Торжественные оды писали В. К. Тредиаковский, М. В. Ломоносов, А. П. Сумароков, М. М. Херасков, Г. Р. Державин, коренным образом переработавший этот жанр. Но классическими стали оды Ломоносова, на которые ориентировались в дальнейшем русские поэты. В его одах совмещаются пространства («великий град Петра / В едину стогну уместился»), времена года («Не токмо нежная весна, Но осень тамо юность года»), конкретные зримые явления с абстрактными понятиями: вокруг тишины «цветы пестреют» и колосья «на полях желтеют». Науки у Ломоносова «простирали руки», «холмы скачут», «озера ликуют». Он пишет о том, что было на самом деле: о действительных событиях культурной и научной жизни страны, о военных сражениях, вспоминает исторические факты прошлого России (почти в каждой оде вспоминает о Петре I), формулирует собственные политические взгляды. Но делается все это особым языком, риторически «шифрующим» реальные факты в аллегорических картинах, которые должны возбуждать чувства торжественного «веселья», радости перед «изрядством мира», счастья своей принадлежности чудесному государству — России, восставшей из «мрака» к «свету». «Восторг ума» перед «чудом» мира («восторг внезапный ум пленил»; «восторг все чувства восхищает» и т. д.) рождает «радость» и «веселье». «Пусть глас веселый раздается», «мысль в веселье утопает», — восклицает поэт. В голосе поэта начинает звучать голос огромного, единого в своем чувстве хора: вся «Россия восхищенна / В веселии своем гласит».

«Невиданность» века порождает новое видение мира в торжественных одах XVIII в. Ломоносова занимает не быт, а бытие человечества, и мир он видит как некое грандиозное пространство, озираемое с некой абсолютной высоты.

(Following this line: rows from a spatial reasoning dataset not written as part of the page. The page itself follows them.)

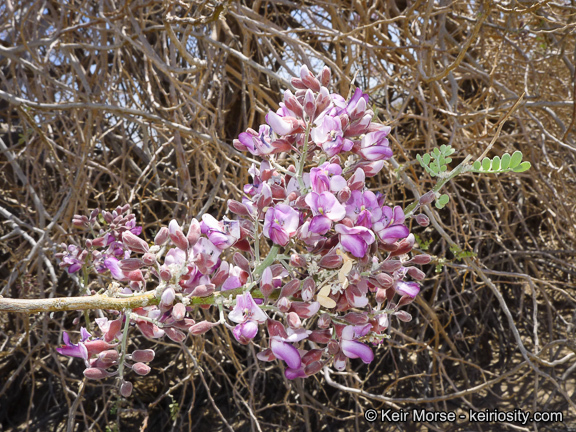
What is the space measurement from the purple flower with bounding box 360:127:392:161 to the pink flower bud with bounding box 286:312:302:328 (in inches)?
9.5

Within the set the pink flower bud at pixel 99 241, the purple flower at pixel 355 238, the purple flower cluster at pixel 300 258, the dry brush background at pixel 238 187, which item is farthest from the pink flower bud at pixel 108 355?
the dry brush background at pixel 238 187

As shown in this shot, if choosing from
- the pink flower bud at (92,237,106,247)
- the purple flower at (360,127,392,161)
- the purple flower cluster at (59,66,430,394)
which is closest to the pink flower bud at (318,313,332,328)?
the purple flower cluster at (59,66,430,394)

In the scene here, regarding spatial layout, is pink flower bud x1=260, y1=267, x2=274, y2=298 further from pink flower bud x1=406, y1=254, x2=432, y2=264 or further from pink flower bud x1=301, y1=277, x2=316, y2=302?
Result: pink flower bud x1=406, y1=254, x2=432, y2=264

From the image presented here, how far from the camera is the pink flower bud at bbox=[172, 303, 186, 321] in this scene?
60cm

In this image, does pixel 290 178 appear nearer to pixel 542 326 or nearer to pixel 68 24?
pixel 68 24

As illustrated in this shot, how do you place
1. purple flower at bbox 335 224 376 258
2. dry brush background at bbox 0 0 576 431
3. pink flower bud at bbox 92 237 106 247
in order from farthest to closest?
dry brush background at bbox 0 0 576 431 → pink flower bud at bbox 92 237 106 247 → purple flower at bbox 335 224 376 258

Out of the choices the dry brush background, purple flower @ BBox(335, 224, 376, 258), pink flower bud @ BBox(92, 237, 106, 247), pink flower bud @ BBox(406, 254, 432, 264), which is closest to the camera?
purple flower @ BBox(335, 224, 376, 258)

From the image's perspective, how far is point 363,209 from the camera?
2.06ft

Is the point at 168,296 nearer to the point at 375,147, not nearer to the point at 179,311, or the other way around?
the point at 179,311

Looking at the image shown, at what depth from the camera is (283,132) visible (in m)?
0.67

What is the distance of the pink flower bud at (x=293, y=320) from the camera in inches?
23.7

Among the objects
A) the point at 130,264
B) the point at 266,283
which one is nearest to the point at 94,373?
the point at 130,264

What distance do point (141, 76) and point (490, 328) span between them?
220 centimetres

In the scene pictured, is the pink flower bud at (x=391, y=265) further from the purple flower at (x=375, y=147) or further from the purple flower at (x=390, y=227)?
the purple flower at (x=375, y=147)
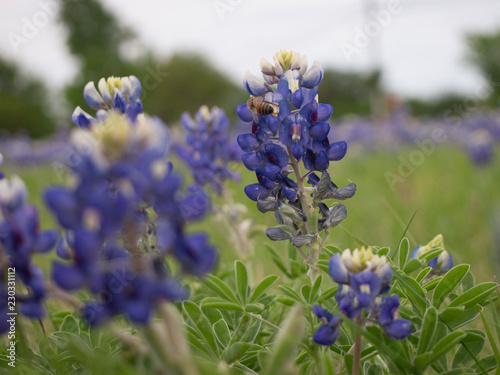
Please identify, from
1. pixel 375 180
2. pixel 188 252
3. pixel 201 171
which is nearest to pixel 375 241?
pixel 201 171

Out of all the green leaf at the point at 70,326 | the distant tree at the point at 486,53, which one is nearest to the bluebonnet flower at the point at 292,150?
the green leaf at the point at 70,326

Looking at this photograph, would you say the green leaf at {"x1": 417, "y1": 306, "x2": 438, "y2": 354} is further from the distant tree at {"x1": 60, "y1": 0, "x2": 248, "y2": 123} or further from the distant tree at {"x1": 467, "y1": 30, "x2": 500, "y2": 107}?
the distant tree at {"x1": 467, "y1": 30, "x2": 500, "y2": 107}

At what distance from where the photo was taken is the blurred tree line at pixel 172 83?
30.3 m

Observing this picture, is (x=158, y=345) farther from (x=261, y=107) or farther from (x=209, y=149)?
(x=209, y=149)

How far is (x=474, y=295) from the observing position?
3.63 ft

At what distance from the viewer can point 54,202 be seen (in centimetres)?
60

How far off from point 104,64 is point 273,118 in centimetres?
2037

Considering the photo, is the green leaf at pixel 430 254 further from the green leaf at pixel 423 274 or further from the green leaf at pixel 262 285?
the green leaf at pixel 262 285

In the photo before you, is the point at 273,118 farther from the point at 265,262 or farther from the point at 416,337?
the point at 265,262

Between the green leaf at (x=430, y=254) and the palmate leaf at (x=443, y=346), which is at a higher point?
the green leaf at (x=430, y=254)

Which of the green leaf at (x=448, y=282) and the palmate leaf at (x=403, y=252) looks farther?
the palmate leaf at (x=403, y=252)

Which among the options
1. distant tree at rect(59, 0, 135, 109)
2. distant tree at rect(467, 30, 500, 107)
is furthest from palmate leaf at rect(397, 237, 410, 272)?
distant tree at rect(467, 30, 500, 107)

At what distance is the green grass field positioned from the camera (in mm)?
2363

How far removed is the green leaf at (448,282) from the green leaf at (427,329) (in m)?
0.15
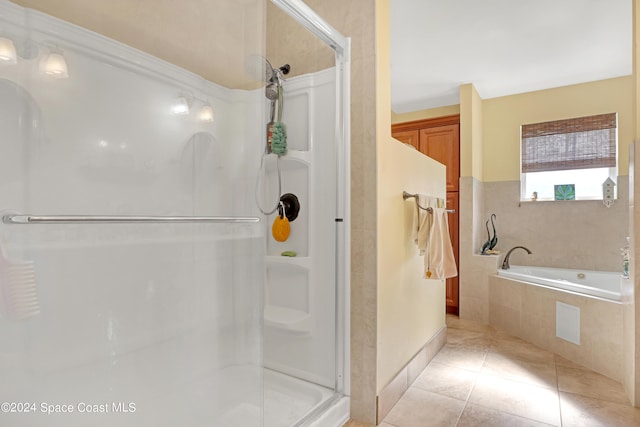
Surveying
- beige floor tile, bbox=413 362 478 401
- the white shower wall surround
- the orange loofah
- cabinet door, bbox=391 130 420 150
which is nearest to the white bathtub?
beige floor tile, bbox=413 362 478 401

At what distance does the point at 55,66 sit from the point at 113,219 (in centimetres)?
52

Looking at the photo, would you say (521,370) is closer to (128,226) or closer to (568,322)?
(568,322)

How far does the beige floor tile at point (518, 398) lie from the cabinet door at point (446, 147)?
2264 millimetres

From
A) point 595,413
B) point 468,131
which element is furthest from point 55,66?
point 468,131

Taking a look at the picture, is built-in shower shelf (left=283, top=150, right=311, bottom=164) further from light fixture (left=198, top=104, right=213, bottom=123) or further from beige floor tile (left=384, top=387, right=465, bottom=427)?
beige floor tile (left=384, top=387, right=465, bottom=427)

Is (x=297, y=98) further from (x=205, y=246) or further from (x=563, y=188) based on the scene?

Восторг возводит поэта «на верх горы высокой», «на верх Парнасских гор прекрасный», «на верх Олимпа». Муза Ломоносова взлетает «превыше молний», «выше облак», созерцает мир, «взнесенна к верху мира». И раскрываются перед взором поэта географические громады «от Иберов до вод Курильских, от вечных льдов до токов Нильских». Оды Ломоносова обыкновенно и начинаются с восхождения на «верх мира». Именно с такой абсолютной вершины видно поэту происходящее «на земли». Недаром и современники и потомки говорили о «парении» ломоносовского гения.

Поэт является творцом, словом создающим особый мир, где нет места обыденным предметам и словам. Сознание такой своей миссии дает поэту право вмешиваться в государственные дела, говорить «языком богов» о насущных политических и культурных проблемах. Так, в 1747 г., когда Россия была на пороге войны, Ломоносов пишет знаменитую оду. В ней он славит мир между народами и «тишину», пророчествует о появлении в российской земле «собственных Платонов» (та же идея международной «тишины» выражена в одах, написанных в разгар Семилетней войны).

И недаром в конце XVIII — начале XIX в., когда во всей Европе начинается революционное брожение, торжественная ода становится жанром революционным. «Хочу воспеть Свободу миру, На тронах поразить порок», восклицал А. С. Пушкин в оде «Вольность» (1817), написанной вслед оде «Вольность» (ок. 1783) А. Н. Радищева. Это новое содержание торжественной оды как нельзя более соответствовало политическим задачам декабристов, и недаром именно они стремились возродить оду как жанр, воплощающий, по выражению К. Ф. Рылеева, «идеалы высоких чувств, мыслей и вечных истин».